▸ AIM OF THE EXERCISE:
Transcribe the records verbatim, from the first line up to and including the line that contains "What is the value shown for 2017". Copy only those lines.

++++

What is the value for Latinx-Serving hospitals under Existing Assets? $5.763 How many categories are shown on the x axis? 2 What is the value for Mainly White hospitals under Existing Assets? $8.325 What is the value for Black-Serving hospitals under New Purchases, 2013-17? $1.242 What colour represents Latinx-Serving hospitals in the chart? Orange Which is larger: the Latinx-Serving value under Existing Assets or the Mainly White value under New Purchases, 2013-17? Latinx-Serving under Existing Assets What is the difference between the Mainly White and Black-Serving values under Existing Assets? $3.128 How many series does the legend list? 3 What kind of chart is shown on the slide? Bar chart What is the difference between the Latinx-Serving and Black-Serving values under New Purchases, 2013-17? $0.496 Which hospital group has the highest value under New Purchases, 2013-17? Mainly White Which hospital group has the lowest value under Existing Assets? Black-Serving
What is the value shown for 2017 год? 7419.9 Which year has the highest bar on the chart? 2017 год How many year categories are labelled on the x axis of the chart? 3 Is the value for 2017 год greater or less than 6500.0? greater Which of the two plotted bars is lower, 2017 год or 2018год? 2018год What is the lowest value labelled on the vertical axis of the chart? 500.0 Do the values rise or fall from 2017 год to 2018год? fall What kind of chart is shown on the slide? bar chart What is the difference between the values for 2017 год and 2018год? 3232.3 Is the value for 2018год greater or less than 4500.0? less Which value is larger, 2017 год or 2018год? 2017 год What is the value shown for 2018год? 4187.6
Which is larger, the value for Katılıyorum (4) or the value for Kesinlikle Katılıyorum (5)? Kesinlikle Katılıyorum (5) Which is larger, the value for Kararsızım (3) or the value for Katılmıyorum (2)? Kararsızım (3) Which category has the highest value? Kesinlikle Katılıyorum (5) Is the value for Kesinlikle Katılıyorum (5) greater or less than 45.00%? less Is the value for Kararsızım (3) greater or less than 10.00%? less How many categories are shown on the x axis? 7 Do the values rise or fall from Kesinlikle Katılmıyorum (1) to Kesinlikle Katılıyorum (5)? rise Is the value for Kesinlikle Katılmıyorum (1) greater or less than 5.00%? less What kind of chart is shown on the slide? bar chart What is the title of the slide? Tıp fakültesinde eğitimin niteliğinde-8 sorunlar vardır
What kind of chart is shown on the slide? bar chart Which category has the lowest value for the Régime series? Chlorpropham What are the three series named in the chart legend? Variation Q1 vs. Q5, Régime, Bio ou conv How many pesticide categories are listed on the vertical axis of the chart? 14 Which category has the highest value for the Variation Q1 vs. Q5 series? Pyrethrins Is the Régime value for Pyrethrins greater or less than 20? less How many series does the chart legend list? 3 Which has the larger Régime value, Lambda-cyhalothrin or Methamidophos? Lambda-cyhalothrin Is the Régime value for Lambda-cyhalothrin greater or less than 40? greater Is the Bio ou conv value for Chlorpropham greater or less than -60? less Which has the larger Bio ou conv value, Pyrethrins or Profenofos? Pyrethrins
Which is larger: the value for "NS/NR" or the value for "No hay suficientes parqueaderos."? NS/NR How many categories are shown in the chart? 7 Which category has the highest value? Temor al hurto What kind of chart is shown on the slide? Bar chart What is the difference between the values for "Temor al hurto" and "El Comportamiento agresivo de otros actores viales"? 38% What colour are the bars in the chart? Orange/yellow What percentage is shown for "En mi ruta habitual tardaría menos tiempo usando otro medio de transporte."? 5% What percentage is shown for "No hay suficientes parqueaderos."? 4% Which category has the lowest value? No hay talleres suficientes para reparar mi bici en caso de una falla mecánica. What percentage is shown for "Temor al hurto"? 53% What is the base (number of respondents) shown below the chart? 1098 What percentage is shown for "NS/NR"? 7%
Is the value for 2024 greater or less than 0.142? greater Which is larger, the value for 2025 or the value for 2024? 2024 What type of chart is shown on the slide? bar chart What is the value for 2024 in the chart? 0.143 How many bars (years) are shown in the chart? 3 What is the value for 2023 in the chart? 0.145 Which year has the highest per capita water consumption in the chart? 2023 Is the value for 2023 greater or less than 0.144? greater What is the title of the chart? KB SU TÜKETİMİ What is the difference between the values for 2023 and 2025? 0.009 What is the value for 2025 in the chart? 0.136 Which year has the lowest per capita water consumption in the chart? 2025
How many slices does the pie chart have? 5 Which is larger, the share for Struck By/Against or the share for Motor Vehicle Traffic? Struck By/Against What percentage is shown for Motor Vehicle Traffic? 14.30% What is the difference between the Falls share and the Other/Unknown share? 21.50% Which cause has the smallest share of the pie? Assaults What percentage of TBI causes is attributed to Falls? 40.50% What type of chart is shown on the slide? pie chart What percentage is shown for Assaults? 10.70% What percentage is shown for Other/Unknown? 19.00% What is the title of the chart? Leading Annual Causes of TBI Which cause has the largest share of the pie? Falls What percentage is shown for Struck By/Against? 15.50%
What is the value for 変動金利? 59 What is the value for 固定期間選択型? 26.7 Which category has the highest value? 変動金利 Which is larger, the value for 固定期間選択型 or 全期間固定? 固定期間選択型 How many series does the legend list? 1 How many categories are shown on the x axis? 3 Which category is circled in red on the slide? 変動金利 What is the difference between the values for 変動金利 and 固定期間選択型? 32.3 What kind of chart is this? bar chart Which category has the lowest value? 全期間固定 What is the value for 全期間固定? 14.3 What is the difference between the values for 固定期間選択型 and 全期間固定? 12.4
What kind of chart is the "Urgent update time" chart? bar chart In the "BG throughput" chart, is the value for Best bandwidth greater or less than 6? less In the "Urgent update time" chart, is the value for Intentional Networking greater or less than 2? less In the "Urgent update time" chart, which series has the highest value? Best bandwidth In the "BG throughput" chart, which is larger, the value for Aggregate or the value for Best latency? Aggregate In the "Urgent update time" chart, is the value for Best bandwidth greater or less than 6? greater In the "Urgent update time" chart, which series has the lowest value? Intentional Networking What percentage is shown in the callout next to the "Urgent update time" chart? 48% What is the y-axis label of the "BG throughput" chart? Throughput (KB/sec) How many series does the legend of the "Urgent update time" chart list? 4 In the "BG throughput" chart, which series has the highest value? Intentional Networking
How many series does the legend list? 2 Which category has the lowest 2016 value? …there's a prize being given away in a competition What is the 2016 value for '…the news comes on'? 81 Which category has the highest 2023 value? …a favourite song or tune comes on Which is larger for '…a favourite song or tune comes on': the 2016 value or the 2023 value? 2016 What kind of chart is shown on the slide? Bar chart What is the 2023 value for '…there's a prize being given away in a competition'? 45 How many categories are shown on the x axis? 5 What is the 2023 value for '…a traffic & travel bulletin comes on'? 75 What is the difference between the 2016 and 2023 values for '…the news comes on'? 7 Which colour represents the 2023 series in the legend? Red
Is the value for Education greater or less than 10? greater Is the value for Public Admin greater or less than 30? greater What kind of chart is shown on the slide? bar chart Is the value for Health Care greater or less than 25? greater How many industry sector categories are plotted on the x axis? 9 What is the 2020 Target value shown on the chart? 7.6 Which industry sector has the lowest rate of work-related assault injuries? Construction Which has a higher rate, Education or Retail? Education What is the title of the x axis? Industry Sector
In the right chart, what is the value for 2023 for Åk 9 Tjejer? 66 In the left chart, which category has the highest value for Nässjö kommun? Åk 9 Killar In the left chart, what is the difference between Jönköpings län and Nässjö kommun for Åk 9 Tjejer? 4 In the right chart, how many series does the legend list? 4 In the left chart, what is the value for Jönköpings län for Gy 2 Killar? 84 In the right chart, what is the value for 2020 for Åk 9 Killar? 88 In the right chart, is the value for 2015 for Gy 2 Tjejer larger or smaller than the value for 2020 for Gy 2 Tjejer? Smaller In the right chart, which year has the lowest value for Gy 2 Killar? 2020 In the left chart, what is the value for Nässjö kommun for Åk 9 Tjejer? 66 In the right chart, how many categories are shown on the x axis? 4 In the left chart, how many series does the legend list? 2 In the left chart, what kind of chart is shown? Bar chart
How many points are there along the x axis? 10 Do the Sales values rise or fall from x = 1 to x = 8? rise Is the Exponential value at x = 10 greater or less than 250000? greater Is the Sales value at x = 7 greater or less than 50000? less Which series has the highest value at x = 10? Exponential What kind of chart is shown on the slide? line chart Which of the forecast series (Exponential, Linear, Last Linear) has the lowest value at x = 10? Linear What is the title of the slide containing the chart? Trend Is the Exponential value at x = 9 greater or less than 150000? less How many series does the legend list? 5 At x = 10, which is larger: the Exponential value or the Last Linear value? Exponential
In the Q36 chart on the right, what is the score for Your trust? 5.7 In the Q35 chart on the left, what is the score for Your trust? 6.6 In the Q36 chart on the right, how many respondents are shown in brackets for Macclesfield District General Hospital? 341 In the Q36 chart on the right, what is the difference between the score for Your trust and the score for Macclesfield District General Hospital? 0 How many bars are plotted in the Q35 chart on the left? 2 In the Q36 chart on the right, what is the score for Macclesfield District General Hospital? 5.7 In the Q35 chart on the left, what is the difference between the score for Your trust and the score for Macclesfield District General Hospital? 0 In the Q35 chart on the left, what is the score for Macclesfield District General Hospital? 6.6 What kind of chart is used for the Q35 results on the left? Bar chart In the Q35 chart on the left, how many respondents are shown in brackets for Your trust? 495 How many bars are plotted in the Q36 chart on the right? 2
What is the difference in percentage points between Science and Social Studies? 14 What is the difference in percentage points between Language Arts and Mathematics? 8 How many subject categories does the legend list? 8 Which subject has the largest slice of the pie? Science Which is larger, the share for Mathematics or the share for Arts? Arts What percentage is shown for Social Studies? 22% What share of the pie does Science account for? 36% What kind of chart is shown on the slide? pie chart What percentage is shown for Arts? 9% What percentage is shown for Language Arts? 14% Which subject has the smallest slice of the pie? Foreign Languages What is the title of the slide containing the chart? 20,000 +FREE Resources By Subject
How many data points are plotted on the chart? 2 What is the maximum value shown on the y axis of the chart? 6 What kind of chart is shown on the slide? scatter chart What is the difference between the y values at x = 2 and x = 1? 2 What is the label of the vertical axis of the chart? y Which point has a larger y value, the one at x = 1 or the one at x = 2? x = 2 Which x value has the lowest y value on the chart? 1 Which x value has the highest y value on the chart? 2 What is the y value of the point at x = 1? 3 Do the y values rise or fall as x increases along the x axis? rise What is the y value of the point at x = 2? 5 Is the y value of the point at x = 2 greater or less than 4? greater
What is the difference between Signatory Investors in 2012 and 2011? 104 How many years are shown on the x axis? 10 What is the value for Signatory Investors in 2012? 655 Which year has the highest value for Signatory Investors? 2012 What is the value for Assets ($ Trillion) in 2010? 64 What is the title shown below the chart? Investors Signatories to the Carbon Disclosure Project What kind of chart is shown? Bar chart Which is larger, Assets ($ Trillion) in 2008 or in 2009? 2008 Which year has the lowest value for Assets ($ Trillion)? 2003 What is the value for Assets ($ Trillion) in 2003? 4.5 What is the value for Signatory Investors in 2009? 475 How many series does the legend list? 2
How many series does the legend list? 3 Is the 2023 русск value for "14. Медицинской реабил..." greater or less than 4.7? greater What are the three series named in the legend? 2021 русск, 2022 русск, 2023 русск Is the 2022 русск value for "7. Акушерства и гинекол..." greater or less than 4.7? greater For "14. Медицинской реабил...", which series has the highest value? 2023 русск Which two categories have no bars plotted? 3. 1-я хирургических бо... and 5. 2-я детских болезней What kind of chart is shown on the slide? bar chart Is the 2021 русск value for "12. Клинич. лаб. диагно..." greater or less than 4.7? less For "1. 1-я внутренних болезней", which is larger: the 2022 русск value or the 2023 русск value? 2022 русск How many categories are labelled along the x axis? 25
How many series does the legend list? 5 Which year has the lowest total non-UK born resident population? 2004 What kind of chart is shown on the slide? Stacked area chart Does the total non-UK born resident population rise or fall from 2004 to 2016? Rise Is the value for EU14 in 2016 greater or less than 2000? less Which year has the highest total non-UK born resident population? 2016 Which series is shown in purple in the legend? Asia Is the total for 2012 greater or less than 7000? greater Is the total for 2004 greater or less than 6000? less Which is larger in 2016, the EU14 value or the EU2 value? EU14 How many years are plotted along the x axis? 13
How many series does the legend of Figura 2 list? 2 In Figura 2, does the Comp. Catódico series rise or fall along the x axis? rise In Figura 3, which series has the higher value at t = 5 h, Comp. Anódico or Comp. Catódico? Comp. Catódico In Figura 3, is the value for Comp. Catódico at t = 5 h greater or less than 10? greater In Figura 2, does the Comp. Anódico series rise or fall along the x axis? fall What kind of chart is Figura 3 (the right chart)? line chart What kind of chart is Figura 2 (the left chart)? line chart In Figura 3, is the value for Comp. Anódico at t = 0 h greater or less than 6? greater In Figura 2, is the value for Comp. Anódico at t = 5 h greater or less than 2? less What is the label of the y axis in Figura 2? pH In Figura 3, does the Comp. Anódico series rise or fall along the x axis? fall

++++

▸ EXERCISE SOLUTION:
What is the value for Latinx-Serving hospitals under Existing Assets? $5.763 How many categories are shown on the x axis? 2 What is the value for Mainly White hospitals under Existing Assets? $8.325 What is the value for Black-Serving hospitals under New Purchases, 2013-17? $1.242 What colour represents Latinx-Serving hospitals in the chart? Orange Which is larger: the Latinx-Serving value under Existing Assets or the Mainly White value under New Purchases, 2013-17? Latinx-Serving under Existing Assets What is the difference between the Mainly White and Black-Serving values under Existing Assets? $3.128 How many series does the legend list? 3 What kind of chart is shown on the slide? Bar chart What is the difference between the Latinx-Serving and Black-Serving values under New Purchases, 2013-17? $0.496 Which hospital group has the highest value under New Purchases, 2013-17? Mainly White Which hospital group has the lowest value under Existing Assets? Black-Serving
What is the value shown for 2017 год? 7419.9 Which year has the highest bar on the chart? 2017 год How many year categories are labelled on the x axis of the chart? 3 Is the value for 2017 год greater or less than 6500.0? greater Which of the two plotted bars is lower, 2017 год or 2018год? 2018год What is the lowest value labelled on the vertical axis of the chart? 500.0 Do the values rise or fall from 2017 год to 2018год? fall What kind of chart is shown on the slide? bar chart What is the difference between the values for 2017 год and 2018год? 3232.3 Is the value for 2018год greater or less than 4500.0? less Which value is larger, 2017 год or 2018год? 2017 год What is the value shown for 2018год? 4187.6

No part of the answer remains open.